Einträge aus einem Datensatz
********
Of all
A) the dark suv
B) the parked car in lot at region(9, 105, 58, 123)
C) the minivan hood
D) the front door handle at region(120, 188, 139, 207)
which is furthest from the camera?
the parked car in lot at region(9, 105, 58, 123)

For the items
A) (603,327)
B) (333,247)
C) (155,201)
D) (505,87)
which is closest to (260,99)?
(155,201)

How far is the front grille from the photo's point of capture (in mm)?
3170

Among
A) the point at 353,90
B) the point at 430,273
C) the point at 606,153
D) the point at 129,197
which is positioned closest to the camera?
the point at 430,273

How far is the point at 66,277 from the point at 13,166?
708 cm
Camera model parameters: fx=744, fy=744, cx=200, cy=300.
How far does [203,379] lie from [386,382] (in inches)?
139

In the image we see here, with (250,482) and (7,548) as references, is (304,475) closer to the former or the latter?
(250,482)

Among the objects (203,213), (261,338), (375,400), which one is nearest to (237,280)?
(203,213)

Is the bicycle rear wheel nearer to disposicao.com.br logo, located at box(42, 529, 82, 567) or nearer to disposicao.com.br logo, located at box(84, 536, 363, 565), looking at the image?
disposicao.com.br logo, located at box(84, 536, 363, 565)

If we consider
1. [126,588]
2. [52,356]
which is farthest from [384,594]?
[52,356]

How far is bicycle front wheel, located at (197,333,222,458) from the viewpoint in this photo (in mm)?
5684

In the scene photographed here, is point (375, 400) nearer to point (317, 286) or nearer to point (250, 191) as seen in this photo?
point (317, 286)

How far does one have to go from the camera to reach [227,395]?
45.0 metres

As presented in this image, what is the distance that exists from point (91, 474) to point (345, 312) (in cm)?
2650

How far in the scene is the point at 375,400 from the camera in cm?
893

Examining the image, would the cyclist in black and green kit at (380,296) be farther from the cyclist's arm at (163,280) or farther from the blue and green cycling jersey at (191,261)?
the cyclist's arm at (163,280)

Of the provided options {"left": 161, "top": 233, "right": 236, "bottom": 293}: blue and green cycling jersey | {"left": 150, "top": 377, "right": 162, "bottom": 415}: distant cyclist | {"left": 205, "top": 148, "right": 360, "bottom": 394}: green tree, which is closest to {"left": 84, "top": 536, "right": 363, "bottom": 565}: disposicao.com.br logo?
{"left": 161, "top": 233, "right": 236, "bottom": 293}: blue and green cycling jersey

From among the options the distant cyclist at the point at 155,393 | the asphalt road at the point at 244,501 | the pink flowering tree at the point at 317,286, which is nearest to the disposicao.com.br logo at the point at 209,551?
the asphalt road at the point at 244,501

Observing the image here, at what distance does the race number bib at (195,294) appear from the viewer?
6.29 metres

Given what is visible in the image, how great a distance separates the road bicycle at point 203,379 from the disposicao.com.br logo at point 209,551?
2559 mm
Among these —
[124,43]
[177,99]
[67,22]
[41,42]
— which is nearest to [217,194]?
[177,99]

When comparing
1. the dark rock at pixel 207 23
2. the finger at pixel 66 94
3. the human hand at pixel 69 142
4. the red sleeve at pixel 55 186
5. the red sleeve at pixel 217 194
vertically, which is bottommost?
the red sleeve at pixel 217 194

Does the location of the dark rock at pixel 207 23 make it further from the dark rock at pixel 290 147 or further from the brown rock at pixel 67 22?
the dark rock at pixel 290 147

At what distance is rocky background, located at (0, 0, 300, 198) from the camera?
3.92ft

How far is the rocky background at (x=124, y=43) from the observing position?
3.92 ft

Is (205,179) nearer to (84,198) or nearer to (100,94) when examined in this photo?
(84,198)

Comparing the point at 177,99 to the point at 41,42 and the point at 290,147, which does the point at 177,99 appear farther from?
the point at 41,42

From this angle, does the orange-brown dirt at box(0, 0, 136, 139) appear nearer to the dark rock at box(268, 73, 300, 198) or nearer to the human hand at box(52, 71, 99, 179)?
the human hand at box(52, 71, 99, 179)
********
Aufgabe - Schreibe den Abschnitt, der mit der Zeile beginnt, die „Comparing the point“ enthält, und bis zum Ende der Einträge reicht, wortgetreu ab, wobei diese Zeile und die letzte Zeile dazugehören.

Lösung -
Comparing the point at 177,99 to the point at 41,42 and the point at 290,147, which does the point at 177,99 appear farther from?
the point at 41,42

From this angle, does the orange-brown dirt at box(0, 0, 136, 139) appear nearer to the dark rock at box(268, 73, 300, 198) or nearer to the human hand at box(52, 71, 99, 179)?
the human hand at box(52, 71, 99, 179)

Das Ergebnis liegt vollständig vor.